_Text provided_
/---
You're still ignoring the fact video games are something you must consume to become addicted to. A video game addict doesn't happen if they never play video games, the same way an alcoholic can't happen if they don't consume alcohol, the same way a chain smoker doesn't happen if the person never smokes.

You're anorexic whether you like it or not, because it isn't triggered by consuming anything external. It can be a response to external pressure, but it isn't like you go out into the world, consume something, and now you've begun a lifelong battle with anorexia.


In the same way a compulsive eater can't become addicted if they don't buy food. I'm still not seeing how you think that alone is grounds enough to tax games as an "addictive substance." Bull**** premise.

Can you become addicted to games? Sure, just like you can become addicted to ANYTHING. That doesn't make them worth taxing and controlling as an addictive substance.

You're right, we're all addicted to food because if we don't eat it we'll die, so unfortunately someone who has a pre-disposition towards eating disorders is unfairly set up for a harder life than those of us who can simply eat.

Luckily, video games aren't part of our hierarchy of needs, so moderating it so a life doesn't innocently consume and accidentally create a lifelong addiction is something we're able to do. It's the same reason we started taxing and regulating cigarettes and built up awareness to generate a social stigma - to try and prevent newcomers from potentially making an irreversible mistake.
#139imhomelessPosted 3/8/2014 3:40:52 PM
KillerTruffle posted...
imhomeless posted...
I've also pointed out that I recognize video games as a non-substance, I'm not comparing them directly to drugs in the sense that you can liquify game data and inject it and get the same relief you would from a hit of heroin. I've been discussing the psychological elements, which are completely identical.

And even though it's psychological, the body *can* become reliant on it. It affects brain chemistry without being consumed, brain sends signals to the body, I feel like I'm doing elementary science here. I'm just hearing more of the "I'm fine so it isn't a problem".


Actually, I'd argue that the majority of gamers are not addicted, just like the majority of people who eat food are not addicted. Contrast that with the majority of drug users or smokers who *do* become addicted.
\---
_Supplied material_
/---
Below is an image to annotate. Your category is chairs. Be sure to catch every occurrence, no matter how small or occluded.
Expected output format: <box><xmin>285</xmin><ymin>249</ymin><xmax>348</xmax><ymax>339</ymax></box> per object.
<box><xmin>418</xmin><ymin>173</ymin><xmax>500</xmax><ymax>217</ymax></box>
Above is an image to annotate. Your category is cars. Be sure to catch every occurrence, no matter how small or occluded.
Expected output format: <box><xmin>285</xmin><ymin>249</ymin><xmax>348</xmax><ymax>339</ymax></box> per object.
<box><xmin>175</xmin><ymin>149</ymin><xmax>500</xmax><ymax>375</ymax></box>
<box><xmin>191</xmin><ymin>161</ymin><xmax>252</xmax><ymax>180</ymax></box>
\---
/---
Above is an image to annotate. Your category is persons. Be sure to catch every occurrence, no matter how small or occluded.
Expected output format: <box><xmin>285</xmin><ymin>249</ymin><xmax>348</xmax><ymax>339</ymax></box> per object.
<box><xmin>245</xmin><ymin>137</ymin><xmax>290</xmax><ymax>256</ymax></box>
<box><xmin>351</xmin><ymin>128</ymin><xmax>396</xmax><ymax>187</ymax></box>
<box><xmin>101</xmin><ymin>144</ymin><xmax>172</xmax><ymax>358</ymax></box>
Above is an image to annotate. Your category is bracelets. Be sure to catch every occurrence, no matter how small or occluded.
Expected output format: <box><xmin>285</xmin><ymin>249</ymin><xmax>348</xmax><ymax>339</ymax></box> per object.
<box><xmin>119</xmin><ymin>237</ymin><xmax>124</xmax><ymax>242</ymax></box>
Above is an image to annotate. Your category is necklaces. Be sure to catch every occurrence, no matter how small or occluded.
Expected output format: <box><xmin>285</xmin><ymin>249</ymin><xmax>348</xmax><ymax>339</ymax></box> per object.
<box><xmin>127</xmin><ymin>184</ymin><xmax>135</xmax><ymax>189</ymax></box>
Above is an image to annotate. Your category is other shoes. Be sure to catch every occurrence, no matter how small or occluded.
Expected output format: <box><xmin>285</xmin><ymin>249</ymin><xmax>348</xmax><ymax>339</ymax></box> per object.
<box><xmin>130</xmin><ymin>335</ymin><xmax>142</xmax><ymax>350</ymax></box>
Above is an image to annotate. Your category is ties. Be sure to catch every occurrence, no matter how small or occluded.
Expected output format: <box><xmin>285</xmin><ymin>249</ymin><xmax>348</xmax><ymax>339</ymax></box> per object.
\---
_Prompt A_
In the forum debate about video game addiction, what purpose does the text give for taxing and regulating cigarettes and building a social stigma?
_Prompt B_
Write what comes next in the forum debate about video game addiction, picking up after its last sentence.
The items are not needed for any of this.

_Answer space A_
To try to prevent newcomers from potentially making an irreversible mistake.

_Answer space B_
I have yet to see you show any evidence at all that gaming is somehow inherently as addictive as smoking or drinking. Because of the endorphins? Know what gives you even more endorphins than gaming? Exercise. You can get a bigger high on that. And since exercise is so readily available to nearly ANYONE, how is it that we have a country full of obese slobs who can't get off the couch?

You've simply stated a premise and I have yet to see any legitimate foundation to it.

It's more that the people who do drugs or smoke and create problems get a lot of light. Most drug users do it in secret due to all the social stigma. I have one long-time friend who has a career, a wife and two kids, and uses drugs (not just marijuana) on a... not frequent, but regular basis. And is stable. Why doesn't that get attention? Because even though it's stable, if it got attention, he'd get **** all over him.

The reason video games trump exercise is because you need to work hard to get an endorphin release if you exercise, and the harder you work the greater the reward. With video games, you can twiddle your thumbs on a couch or in a chair and get a simulated response. Which for many, is good enough, which I think is contributing to the obesity epidemic.

I'd actually argue that most gamers are as addicted as the average smoker, they just don't have to admit it because we haven't crossed that social bridge yet.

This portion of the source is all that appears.